**QUOTED TEXT:**
-------------------------
Simons J proposed to make an order of certiorari setting aside An Bord Pleanála’s decision to grant planning permission. Simons J proposed to adjourn the matter briefly to allow the parties to consider this judgment. On the adjourned date, Simons J would hear counsel on the issue of costs, and on whether the matter should be remitted to An Bord Pleanála pursuant to Order 84, rule 26.

Order granted.

JUDGMENT of Mr. Justice Garrett Simons delivered on 21 June 2019.
SUMMARY
1

The within proceedings seek to challenge a decision to grant planning permission for residential development at Bearna, Co. Galway. The proposed development would comprise 197 residential units, and, as such, constitutes ‘strategic housing development’ as defined. The application for planning permission was made directly to An Bord Pleanála pursuant to the Residential Tenancies and Planning and Development (Housing) Act 2016 (‘ the PD(H)A 2016’). The decision to grant planning permission is dated 16 November 2018, and bears An Bord Pleanála reference ‘PL07.302216’.

2

For the reasons set out in detail in this judgment, I have concluded that the decision to grant planning permission was ultra vires and should be set aside. The proposed development would involve a material contravention of the Galway County Development Plan (‘ the County Development Plan’) in two respects. First, the scale of the proposed development would breach the population allocation for Bearna as set out in the core strategy and settlement hierarchy, and as recently affirmed by a variation made to the County Development Plan on 23 July 2018. Secondly, part of the application site lies in an area which has been identified as being at risk of flooding. The County Development Plan provides that proposals for development works in this area are to be subject to a development management ‘justification test’. This was not done. An Bord Pleanála also erred in law in purporting to defer the completion of a site specific flood risk assessment. See Condition No. 12(e) of the planning permission.
-------------------------
**WHAT IS ASKED:**
1 – Answer these about the judgment:
(a) How many residential units would the proposed development comprise?
(b) On what date was the variation to the County Development Plan made?
(c) What reference number does An Bord Pleanála's decision carry?
2 – Rewrite the judgment from "Simons J proposed to make" up to and including "21 June 2019.", changing every "Simons J" to "the Court".
3 – List every full date (day, month and year) that appears in the judgment.
The entries further down play no part in any of this.
-------------------------
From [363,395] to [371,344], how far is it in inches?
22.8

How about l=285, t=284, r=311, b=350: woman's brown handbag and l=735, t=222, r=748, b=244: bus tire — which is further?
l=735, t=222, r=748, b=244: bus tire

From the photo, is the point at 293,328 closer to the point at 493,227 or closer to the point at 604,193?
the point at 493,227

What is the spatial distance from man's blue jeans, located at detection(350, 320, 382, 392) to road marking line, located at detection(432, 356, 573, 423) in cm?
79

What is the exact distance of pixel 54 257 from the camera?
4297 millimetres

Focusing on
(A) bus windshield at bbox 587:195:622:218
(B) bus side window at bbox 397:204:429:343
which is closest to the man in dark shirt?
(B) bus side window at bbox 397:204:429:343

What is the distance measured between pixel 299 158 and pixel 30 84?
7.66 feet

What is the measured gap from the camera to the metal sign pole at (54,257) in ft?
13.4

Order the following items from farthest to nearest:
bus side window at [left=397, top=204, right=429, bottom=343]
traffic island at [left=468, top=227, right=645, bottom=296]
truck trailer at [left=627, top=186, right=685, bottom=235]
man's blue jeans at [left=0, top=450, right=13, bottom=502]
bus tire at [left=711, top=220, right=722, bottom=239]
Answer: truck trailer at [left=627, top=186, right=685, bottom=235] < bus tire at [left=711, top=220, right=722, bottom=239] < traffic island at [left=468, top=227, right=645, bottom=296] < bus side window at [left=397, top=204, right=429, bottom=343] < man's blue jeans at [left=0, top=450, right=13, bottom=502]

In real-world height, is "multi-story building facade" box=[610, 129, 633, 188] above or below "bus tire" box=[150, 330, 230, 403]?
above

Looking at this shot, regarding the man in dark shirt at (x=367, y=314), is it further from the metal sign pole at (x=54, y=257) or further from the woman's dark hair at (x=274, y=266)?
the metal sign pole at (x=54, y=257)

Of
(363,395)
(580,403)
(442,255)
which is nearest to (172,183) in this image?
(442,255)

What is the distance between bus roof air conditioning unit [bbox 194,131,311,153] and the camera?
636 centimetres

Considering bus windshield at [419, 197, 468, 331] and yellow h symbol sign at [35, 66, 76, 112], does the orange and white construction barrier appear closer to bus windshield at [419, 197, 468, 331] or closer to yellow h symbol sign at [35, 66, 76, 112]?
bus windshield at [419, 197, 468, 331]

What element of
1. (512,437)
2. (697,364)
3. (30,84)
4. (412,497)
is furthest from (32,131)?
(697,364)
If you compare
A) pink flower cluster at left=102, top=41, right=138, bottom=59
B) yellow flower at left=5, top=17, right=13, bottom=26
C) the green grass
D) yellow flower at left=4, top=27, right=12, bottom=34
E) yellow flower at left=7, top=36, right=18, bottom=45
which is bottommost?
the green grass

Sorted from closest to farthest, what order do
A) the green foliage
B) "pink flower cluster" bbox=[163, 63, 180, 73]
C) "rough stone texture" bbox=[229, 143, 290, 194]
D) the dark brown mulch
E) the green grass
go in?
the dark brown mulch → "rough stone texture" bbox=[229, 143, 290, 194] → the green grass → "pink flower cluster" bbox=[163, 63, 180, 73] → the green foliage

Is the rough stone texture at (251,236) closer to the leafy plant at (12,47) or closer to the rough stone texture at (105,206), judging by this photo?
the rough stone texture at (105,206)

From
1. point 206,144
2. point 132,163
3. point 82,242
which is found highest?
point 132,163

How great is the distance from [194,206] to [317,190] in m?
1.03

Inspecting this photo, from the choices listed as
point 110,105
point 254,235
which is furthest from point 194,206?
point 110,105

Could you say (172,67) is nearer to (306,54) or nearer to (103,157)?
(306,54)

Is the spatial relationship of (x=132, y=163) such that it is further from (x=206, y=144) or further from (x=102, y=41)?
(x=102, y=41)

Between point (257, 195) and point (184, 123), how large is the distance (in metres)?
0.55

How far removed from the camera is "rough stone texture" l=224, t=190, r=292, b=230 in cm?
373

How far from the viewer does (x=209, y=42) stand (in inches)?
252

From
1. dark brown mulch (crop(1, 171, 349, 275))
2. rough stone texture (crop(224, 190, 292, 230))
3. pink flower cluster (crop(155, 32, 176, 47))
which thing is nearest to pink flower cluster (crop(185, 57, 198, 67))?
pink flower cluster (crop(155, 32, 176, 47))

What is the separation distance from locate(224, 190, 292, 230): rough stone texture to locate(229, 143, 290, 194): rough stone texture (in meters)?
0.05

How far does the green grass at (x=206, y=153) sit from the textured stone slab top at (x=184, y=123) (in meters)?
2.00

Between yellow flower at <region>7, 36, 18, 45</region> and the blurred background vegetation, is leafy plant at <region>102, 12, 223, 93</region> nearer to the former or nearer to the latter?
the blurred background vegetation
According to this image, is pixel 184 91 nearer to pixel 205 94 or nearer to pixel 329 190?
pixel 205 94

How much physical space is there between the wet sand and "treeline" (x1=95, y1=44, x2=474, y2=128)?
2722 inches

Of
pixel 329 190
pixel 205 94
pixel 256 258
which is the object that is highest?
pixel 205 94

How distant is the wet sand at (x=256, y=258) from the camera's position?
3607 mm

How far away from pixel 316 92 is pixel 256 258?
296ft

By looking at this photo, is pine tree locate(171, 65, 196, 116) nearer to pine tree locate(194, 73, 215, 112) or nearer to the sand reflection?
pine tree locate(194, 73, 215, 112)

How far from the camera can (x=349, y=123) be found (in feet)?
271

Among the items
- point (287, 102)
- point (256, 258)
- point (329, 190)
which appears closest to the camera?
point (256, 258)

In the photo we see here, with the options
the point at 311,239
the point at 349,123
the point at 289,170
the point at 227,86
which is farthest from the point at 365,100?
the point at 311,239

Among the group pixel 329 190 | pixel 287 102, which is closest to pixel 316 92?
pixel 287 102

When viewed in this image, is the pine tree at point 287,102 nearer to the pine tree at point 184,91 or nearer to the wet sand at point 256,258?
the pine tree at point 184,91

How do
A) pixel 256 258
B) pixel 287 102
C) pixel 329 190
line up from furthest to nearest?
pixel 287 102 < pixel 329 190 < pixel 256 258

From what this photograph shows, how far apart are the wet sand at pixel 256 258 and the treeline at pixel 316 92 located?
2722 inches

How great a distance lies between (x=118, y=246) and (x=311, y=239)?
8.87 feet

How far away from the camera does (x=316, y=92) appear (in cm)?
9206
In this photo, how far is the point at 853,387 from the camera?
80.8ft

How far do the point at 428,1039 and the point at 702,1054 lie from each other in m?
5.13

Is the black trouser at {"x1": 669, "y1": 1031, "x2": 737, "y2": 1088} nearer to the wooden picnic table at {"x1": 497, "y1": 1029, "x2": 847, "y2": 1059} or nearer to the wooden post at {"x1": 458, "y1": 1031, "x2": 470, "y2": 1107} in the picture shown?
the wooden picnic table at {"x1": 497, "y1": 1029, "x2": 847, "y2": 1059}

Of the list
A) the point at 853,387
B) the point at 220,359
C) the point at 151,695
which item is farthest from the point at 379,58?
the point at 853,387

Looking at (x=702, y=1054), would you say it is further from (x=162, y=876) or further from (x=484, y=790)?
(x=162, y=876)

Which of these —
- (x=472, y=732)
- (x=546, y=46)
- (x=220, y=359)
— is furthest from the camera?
-------------------------
**ANSWERS TO THE EXERCISES:**
1 –
(a) 197
(b) 23 July 2018
(c) PL07.302216

2 –
the Court proposed to make an order of certiorari setting aside An Bord Pleanála’s decision to grant planning permission. the Court proposed to adjourn the matter briefly to allow the parties to consider this judgment. On the adjourned date, the Court would hear counsel on the issue of costs, and on whether the matter should be remitted to An Bord Pleanála pursuant to Order 84, rule 26.

Order granted.

JUDGMENT of Mr. Justice Garrett Simons delivered on 21 June 2019.

3 –
21 June 2019
16 November 2018
23 July 2018